Una nuova realtà culturale si affaccia nel panorama associativo di Capoterra. Si chiama "Sa Fundurulla" ed è una compagnia teatrale nata con l'obiettivo di promuovere il teatro come strumento di aggregazione, valorizzare la lingua sarda e custodire il patrimonio culturale del territorio. La compagnia è il risultato dell'iniziativa di un gruppo di appassionati che, dopo anni di esperienze condivise sul palcoscenico, ha deciso di dare vita a un'associazione stabile. Attualmente conta 19 soci, accomunati dalla volontà di investire tempo e competenze per arricchire l'offerta culturale della città.

Alla guida dell'associazione c'è Marina Piano, presidente, affiancata dal vicepresidente Giuseppe Palmas, dal segretario Gabriele Casu, dal tesoriere Efisio Saddi e dai consiglieri Maria Rita Cappai, Raffaele Puddu e Roberto Ancis. «Sa Fundurulla nasce dal desiderio di custodire una tradizione teatrale che a Capoterra ha radici profonde, ma anche dalla volontà di guardare al futuro con entusiasmo e nuove idee», spiega la presidente Marina Piano. «Il nostro obiettivo è creare uno spazio aperto, dove il teatro diventi occasione di incontro, crescita e partecipazione per tutta la comunità».

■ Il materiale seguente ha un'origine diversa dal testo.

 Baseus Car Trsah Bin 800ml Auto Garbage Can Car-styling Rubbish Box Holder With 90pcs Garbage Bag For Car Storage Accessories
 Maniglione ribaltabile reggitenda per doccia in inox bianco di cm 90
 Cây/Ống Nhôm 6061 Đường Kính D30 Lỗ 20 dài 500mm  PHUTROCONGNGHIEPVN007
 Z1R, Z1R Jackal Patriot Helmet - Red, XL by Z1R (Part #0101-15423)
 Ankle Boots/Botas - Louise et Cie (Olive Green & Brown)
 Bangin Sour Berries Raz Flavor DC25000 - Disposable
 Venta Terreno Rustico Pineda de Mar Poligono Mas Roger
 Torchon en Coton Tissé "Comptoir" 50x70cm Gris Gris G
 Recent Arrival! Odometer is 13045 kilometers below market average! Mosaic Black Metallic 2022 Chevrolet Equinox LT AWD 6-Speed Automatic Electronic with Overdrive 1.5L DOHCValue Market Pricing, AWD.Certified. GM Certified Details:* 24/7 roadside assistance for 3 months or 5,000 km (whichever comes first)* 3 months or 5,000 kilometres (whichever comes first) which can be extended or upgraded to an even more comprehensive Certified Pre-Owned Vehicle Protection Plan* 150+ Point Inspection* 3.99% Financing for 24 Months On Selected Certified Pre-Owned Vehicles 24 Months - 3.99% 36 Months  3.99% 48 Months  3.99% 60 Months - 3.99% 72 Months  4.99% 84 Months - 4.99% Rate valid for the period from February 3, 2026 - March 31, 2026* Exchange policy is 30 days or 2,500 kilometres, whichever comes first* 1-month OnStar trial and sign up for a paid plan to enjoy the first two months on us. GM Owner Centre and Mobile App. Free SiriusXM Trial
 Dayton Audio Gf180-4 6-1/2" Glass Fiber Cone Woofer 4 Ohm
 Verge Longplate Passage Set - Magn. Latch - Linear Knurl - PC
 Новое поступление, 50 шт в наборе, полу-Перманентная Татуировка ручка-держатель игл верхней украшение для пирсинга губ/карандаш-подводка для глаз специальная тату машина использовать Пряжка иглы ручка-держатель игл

Anche il nome scelto racconta lo spirito dell'associazione. Nella tradizione popolare sarda, sa fundurulla è il deposito del vino che rimane sul fondo delle bottiglie o delle anfore. Un elemento che potrebbe sembrare uno scarto, ma che per la compagnia rappresenta memoria, identità e rinascita. Un significato richiamato anche dal logo, che raffigura un'anfora ricomposta dai propri frammenti, simbolo di una cultura che si rinnova senza dimenticare le proprie origini. Per Capoterra si tratta di una nuova scommessa culturale che punta a coinvolgere cittadini di ogni età e a rafforzare il legame tra tradizione e partecipazione, con l'ambizione di trasformare la passione per il teatro in un patrimonio condiviso dall'intera comunità.